As required for execution of the P&S, Plain Road delivered a check in the amount of $91,500 (5% of the purchase price) as an additional deposit to Coldwell Banker.2

After Plain Road failed to appear at the Closing, Coldwell Banker, instead of paying the deposit to Moncure as liquidated damages as provided in the P&S Agreement, has, until the present time, continued to hold Plain Road’s deposits. After representing Plain Road in another real estate transaction, Coldwell Banker, who was owed a brokerage commission by Plain Road, took an assignment of any interest of Plain Road in the escrowed funds as part of a settlement of its brokerage fee dispute, and then brought a complaint for declaratory judgment, as assignee of Plain Road, against its former client, Moncure, seeking a declaration that it is the rightful owner of the escrowed funds, on the ground that the liquidated damage clause in the P&S is unenforceable.

Moncure now moves for summary judgment on its counterclaims against Coldwell Banker for declaratory judgment, breach of fiduciary duty and violation of G.L.c. 93A.

DISCUSSION

Standard of Review

Summary judgment shall be granted where there are no genuine issues of any material fact and where the moving party is entitled to judgment as a matter of law. Mass.R.Civ.P. 56(c); Cassesso v. Comm’n of Correction, 390 Mass. 419, 422 (1983); Community Nat’l Bank v. Dawes, 369 Mass. 550, 553 (1976). The moving party bears the burden of demonstrating the absence of a triable issue, and that the summary judgment record entitles the moving party to judgment as a matter of law. Pederson v. Time, Inc., 404 Mass. 14, 16-17 (1989). The moving party may satisfy this burden either by submitting affirmative evidence that negates an essential element of the opposing party’s case or by demonstrating that the opposing party has no reasonable expectation of proving an essential element of his case at trial. Flesner v. Technical Comm.’s Corp., 410 Mass. 805, 809 (1991); Kourouvacilis v. Gen. Motors Corp., 410 Mass. 706, 716 (1991).

Liquidated Damages Clause

The defendant seeks summary judgment as to all claims relating to the liquidated damages provision of the P&S and the parties agree that the only issue in dispute in this case is whether the liquidated damages provision is enforceable.

[182]*182Massachusetts recognizes “ [¡liquidated damage clauses that provide for the seller of real estate to retain the buyer’s deposit.” Barry v. Thayer, CA No. 03-0307, *6 (Feb. 16, 2006, Barnstable County) (White, J.); see Lynch v. Andrew, 20 Mass.App.Ct. 623, 627 (1985). Indeed, “(i]t is well settled that ‘a contract provision that clearly and reasonably establishes liquidated damages should be enforced, so long as it is not so disproportionate to anticipated damages as to constitute a penalty.’” NPS, Inc. v. Minihane, 451 Mass. 417, 420 (2008) (holding liquidated damages clause requiring the purchaser of the license to pay, upon default, the amounts due for the entire remaining lease was enforceable against a holder of a ten-year lease for two luxury seats for New England Patriot professional football games at Gillette Stadium), quoting TAL Fin.

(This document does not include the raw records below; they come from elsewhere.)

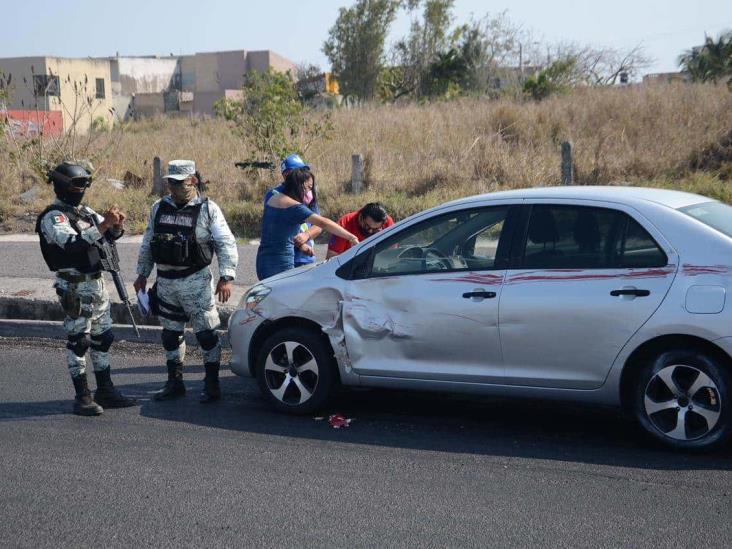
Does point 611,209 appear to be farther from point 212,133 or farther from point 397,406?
point 212,133

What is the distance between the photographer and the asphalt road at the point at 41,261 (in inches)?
473

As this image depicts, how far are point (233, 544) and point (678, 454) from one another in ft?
8.68

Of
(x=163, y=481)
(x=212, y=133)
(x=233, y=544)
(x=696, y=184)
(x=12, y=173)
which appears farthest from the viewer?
(x=212, y=133)

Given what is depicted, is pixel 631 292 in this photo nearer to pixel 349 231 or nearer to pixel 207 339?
pixel 349 231

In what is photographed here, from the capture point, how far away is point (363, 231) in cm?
781

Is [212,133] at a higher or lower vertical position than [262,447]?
higher

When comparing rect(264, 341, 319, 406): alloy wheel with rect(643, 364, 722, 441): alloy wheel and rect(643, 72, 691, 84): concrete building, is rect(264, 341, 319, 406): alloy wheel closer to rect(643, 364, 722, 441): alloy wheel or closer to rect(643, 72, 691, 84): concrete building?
rect(643, 364, 722, 441): alloy wheel

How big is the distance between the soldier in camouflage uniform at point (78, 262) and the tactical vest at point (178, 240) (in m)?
0.29

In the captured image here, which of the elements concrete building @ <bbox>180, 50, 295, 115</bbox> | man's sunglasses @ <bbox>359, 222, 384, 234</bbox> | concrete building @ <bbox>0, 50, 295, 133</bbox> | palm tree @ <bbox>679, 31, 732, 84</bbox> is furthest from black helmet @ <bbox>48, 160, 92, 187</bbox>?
concrete building @ <bbox>180, 50, 295, 115</bbox>

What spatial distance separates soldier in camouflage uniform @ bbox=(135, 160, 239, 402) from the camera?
21.9 ft

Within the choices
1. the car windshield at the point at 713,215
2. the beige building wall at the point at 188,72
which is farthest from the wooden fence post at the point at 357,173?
the beige building wall at the point at 188,72

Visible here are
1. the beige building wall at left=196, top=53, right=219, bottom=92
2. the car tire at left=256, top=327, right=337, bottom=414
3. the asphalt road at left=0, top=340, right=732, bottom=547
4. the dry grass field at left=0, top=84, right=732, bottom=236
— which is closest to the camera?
the asphalt road at left=0, top=340, right=732, bottom=547

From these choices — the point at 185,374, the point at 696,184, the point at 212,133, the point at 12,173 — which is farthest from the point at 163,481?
the point at 212,133

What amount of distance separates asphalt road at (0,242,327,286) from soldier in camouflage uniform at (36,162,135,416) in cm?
445
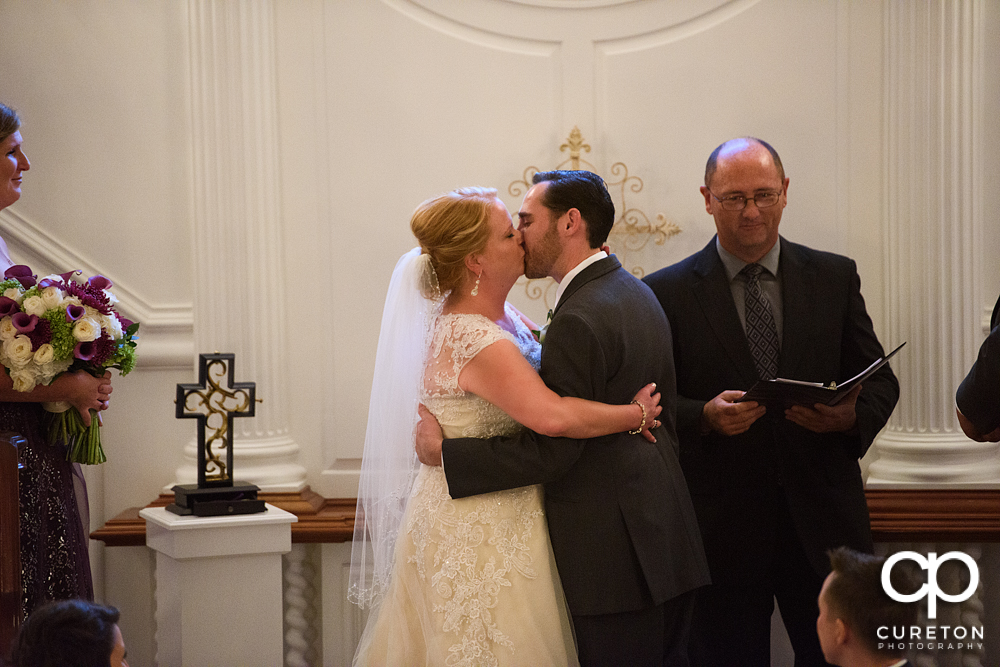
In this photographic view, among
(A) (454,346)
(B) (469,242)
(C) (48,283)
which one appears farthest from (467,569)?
(C) (48,283)

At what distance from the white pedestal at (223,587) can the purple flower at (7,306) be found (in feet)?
3.06

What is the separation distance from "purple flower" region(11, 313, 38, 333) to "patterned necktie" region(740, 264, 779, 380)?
7.44 ft

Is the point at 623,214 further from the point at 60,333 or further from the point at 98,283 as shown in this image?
the point at 60,333

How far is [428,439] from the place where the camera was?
2.70 metres

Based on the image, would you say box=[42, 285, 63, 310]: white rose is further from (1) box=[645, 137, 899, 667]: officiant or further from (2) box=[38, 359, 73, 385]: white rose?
(1) box=[645, 137, 899, 667]: officiant

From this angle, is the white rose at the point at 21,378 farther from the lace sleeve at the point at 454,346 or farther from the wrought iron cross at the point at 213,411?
the lace sleeve at the point at 454,346

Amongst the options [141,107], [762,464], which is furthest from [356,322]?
[762,464]

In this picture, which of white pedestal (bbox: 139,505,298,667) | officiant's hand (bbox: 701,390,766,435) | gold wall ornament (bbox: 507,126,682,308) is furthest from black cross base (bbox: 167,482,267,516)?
officiant's hand (bbox: 701,390,766,435)

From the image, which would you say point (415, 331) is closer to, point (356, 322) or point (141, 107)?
point (356, 322)

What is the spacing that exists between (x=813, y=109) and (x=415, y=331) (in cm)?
218

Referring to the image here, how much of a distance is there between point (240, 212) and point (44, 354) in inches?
50.5

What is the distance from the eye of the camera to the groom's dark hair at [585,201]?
8.93 feet

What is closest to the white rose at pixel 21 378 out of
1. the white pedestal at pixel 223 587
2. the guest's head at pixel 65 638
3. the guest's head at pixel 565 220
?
the white pedestal at pixel 223 587

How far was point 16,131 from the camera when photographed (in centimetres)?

Corp. v. CSC Consulting, Inc., 446 Mass. 422, 431 (2006).

“Whether a liquidated damages provision in a contract is an enforceable penalty is a question of law.” NPS, Inc. v. Minihane, 451 Mass. at 419. The burden is on the party challenging enforcement of the provision, here the plaintiffs, to show that a liquidated damages provision is unenforceable. NPS, Inc., supra.

Liquidated damages clauses are enforceable if actual damages from a breach of the agreement are difficult to ascertain at the time the contract is signed and the amount is a reasonable estimate, at the time, of the seller’s expected damages. Kelly v. Marx, 428 Mass. 877, 879 (1999). In Kelly, the Court stated, “a liquidated damages clause in a purchase and sale agreement will be enforced where, at the time the agreement was made, potential damages were difficult to determine and the clause was a reasonable forecast of damages expected to occur in the event of a breach.” Kelly, 498 Mass. at 879.

If a liquidated damages clause is found to be enforceable, then the seller of real estate is entitled to keep the buyer’s deposit as liquidated damages following the buyer’s failure to tender payment for real estate even if, as here, the seller finds another buyer to purchase the property for a price the same or higher than the original contract price. Kelly, 428 Mass. at 882. There, the Court held that it was appropriate to enforce a liquidated damages clause of the contract where the seller ultimately sold the property at a higher price to another party, and thereby suffered no loss but had realized an actual gain as a result of the buyer’s breach, because “potential damages were difficult to determine at the time of the contract formation, and the amount agreed to was a reasonable forecast of damages in the event of future breach, at that time.” Perroncello v. Donahue, 448 Mass. 199, 205 (2007).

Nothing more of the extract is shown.